At my institution, it is routine for the chair-person of the interview panel to end each interview with the question: Do you have any comments on the conduct of this interview?
It is not clear what would be a sensible response to this, since presumably the panel has yet to make a decision. In my experience on panels here, all but one candidate has said, "Everything was fine." The one exception said that he objected to the shallowness of the questions, which he felt had not probed his research area well enough. He was not successful.
Good luck in your own search.
I'm sorry you haven't find an academic position at the moment.
As soon you have it be sure you also have a Phd student (candidate) waiting for you!! Not everybody has one....
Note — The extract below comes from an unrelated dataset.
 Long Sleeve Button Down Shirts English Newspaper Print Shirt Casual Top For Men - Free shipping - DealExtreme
I'm the italian girl who contacted you last year during the Mykonos meeting.
Once again, good luck
Best Whishes,
Daniela
Thanks everyone for the support. What you'd like to know before an interview is whether you have any realistic chance. What's disheartening is the thought that whatever you say won't make a difference. Perhaps they could inform you with comments like:
a) You're just invited to make up numbers;
b) There are two candidates we'd prefer, but if they turn out to have two heads, then we'll seriously consider you;
c) Half the panel like you a lot. Just give them enough to work with and you should get the job.
Checking in a bit late.
I would hope that you wouldn't have too much trouble finding a position. It actually never occurred to me that you weren't tenured or on a tenure track. After all anyone who makes me resurrect the french I learned 30 years ago just to read an entry ...
David:
I do not know whether the following consideration applies to your case.
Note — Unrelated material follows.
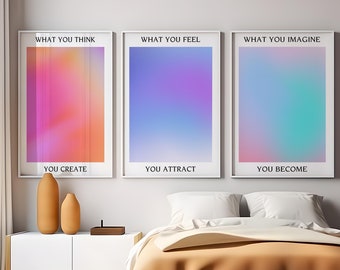 Aura Poster 3 Piece Wall Art, Aura Energy Spiritual Gradient Print, Y2K Decor, Aesthetic Room Decor, Zen Wall Art, Aura Poster Art, Aura Art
I suspect anyone attempting to address advanced mathematics inside philosophy faces a stiff uphill battle. I get the impression from my brief experience that professional philosophy is not in a good position to judge refereed papers, let alone substantial projects, which reference advanced mathematics (or even, for that matter, mathematics that is not all that advanced). All in all, I would guess that knowing advanced mathematics and writing philosophy about it puts one at a disadvantage within professional philosophy in terms such things as acceptance, currency, and authority. (This may be a skewed view due to my limited experience in philosophy.)
(I am, of course, not criticizing you, but, if I may so bold, the current matrix of concerns and priorities in professional philosophy.)